A raíz del artículo «Aquel Rodrigazo de 1975», publicado en La Voz del Interior el viernes 24 de enero, recibí numerosas consultas acerca de si Argentina está cerca o lejos de repetir una experiencia similar.
En la nota aludida decimos que «la historia nunca se repite igual: aquella Argentina de 1975 era muy distinta a la actual». Traducido: ninguna crisis económica es igual a la anterior. De hecho, la crisis de 2001 fue bien diferente a otras. Sin embargo, conviene tener presente que toda devaluación como la reciente no es neutra: habrá, como siempre, vencedores y vencidos, es decir, ganadores y perdedores.
¿Quiénes ganan? Pocos. Los exportadores, que reciben más pesos por sus ventas al exterior, y los industriales que sufren competencia de productos importados porque tendrán mayor protección. Y los tenedores de dólares según el uso que le den.
¿Quiénes pierden? Casi todos. Empezando por los trabajadores, los «jubilados» y todo aquel que tiene un ingreso fijo en pesos, que se desmorona en términos de poder adquisitivo.
¿El Gobierno gana o pierde? Gana y pierde. Gana porque recaudará más pesos vía retenciones y recargo sobre tarjetas y venta de divisas al público, y porque licuará buena parte del gasto corriente, según cuánto aumente los salarios del sector público. Pierde por el lado de los servicios de la deuda dolarizada, que requerirá más pesos para atenderla. Gana si se logra parar la fuga de divisas y recomponer de ese modo las reservas. Las provincias endeudadas en dólares están en el horno.
¿Cuál es el mayor riesgo? Desde el punto de vista teórico, podríamos citar al menos dos: 1) que la devaluación impacte de lleno en los precios y la inflación se espiralice. Puede pasar tranquilamente por dos vías: por el mayor precio de algunos insumos importados que forman parte de los costos, como la energía, y porque Argentina exporta lo mismo que su pueblo consume, o sea alimentos. Y 2) que por falta de confianza no se afirme el nuevo piso macroeconómico y esa incertidumbre aumente la demanda de dólares. En ese caso, se registrará un impacto negativo sobre el nivel de actividad y el empleo.
¿Corremos ese riesgo? Sí claro, porque hasta ahora (domingo 26 de enero) no se sabe si existe un plan antiinflacionario y un programa monetario y financiero consistente para morigerar los efectos señalados. Si no lo hay, y la devaluación es sólo una medida aislada para salir del paso, es casi seguro que no servirá de nada. No habrá confianza para establecer ese nuevo piso y las variables seguirán danzando al compás de la incertidumbre. Estaremos en presencia de un escenario volátil, que se retroalimenta a sí mismo. Si eso pasa, habrá sólo perdedores, porque los supuestos beneficios apuntados más arriba se los llevará la correntada y vuelta a empezar.

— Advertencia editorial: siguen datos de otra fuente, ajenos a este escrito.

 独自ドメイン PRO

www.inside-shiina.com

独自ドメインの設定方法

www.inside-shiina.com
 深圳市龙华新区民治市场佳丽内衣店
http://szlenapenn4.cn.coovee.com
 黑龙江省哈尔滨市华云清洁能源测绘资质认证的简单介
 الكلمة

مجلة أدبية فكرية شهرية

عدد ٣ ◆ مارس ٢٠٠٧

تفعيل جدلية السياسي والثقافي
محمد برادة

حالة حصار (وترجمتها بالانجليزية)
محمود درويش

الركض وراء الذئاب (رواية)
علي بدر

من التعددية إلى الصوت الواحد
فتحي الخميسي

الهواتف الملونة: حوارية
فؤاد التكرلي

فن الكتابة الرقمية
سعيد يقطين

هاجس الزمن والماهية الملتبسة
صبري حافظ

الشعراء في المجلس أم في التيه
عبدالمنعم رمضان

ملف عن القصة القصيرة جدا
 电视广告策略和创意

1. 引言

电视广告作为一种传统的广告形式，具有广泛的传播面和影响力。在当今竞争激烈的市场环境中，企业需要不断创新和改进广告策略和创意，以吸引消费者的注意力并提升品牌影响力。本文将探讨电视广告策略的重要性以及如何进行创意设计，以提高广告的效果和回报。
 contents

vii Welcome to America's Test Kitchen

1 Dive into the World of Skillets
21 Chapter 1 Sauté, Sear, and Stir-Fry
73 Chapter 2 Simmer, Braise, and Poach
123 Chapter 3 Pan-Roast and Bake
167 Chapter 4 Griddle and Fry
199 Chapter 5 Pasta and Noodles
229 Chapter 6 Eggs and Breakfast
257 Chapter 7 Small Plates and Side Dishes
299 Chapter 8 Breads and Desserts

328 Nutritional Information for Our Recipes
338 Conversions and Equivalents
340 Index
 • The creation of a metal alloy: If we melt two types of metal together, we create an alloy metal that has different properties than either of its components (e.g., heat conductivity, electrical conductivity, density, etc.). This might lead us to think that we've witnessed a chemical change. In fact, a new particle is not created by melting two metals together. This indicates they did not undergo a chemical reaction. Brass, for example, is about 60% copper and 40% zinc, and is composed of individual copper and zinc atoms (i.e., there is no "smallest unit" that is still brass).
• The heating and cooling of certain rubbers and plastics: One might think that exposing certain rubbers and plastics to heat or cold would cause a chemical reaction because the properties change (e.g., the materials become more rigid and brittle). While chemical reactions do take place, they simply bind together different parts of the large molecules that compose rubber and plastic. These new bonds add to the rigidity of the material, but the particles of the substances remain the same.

¿Qué hacer entonces? En primer lugar, contar con un plan capaz de, sobre todo, frenar la inflación. Poner el acento en lo que los manuales de Economía llaman «política de ingresos», el capítulo referido a precios y salarios, en orden a un nuevo equilibrio macroeconómico. Es de esperar (y de hecho ya ocurre) que la puja distributiva se desate con todo, ya que nadie quiere perder posiciones. De hecho, ya comenzaron las remarcaciones de precios y el desabastecimiento de ciertos productos, tal como indican esos mismos manuales. Además de medidas cambiarias y fiscales adecuadas.
¿Es grave lo que tengo, doctor?, pregunta doña Argentina. Depende, mi amiga.
Si el problema se diagnostica correctamente y se aplica el tratamiento indicado, se recuperará como otras veces, quedando apenas secuelas, claro. Si, por el contrario, se diagnostica mal y se trata peor, los efectos tendrán un alto impacto negativo y…en ese caso, no le puedo asegurar nada.